Background
Amendments to the Ontario Business Corporations Act (OBCA) came into force on July 5, 2021 and these changes included: i) eliminating the requirement that mandated each OBCA corporation to have a minimum 25% of the directors to be resident Canadians; ii) allowing private corporations to pass ordinary resolutions in writing with a majority shareholder approval, without the consent of the minority shareholders and without calling a meeting.
Directors’ Residency Requirement
The repeal of the directors’ residency requirement in section 118(3) of the OBCA allows all the directors of a Canadian corporation to be non-residents of Canada and this brings Ontario’s corporate statute into alignment with other Canadian provinces and territories including British Columbia, Alberta, Quebec, Nova Scotia and New Brunswick. The change adds competitive advantage to the Province of Ontario and helps attract foreign businesses that want to participate in the Canadian economy directly or through an Ontario subsidiary. It provides for greater flexibility for business that wish to be incorporated in Ontario without needing to find resident Canadians willing to act as directors.
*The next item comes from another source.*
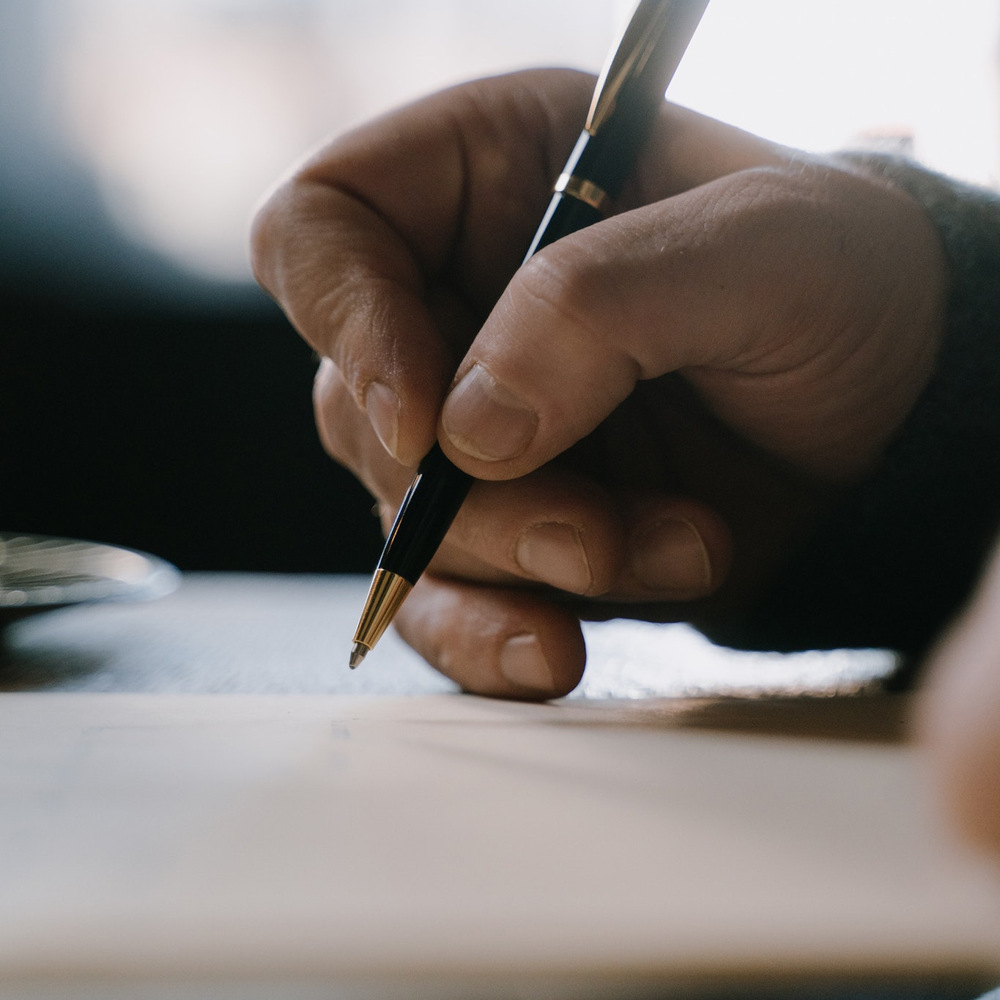 En person som håller i en penna och skriver på ett papper vid ett skrivbord.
Ordinary Shareholder Resolutions In Writing
Another amendment to the OBCA allows private (non-offering) Ontario corporations to pass ordinary shareholder resolutions in writing, in lieu of a shareholder meeting, where they have been approved by a majority of shareholders entitled to vote on the resolution. Previously, it was required for all shareholders entitled to vote on the resolution to sign the resolution in writing. However, this unanimity is still required for all special resolutions of shareholders and all resolutions in writing for the directors.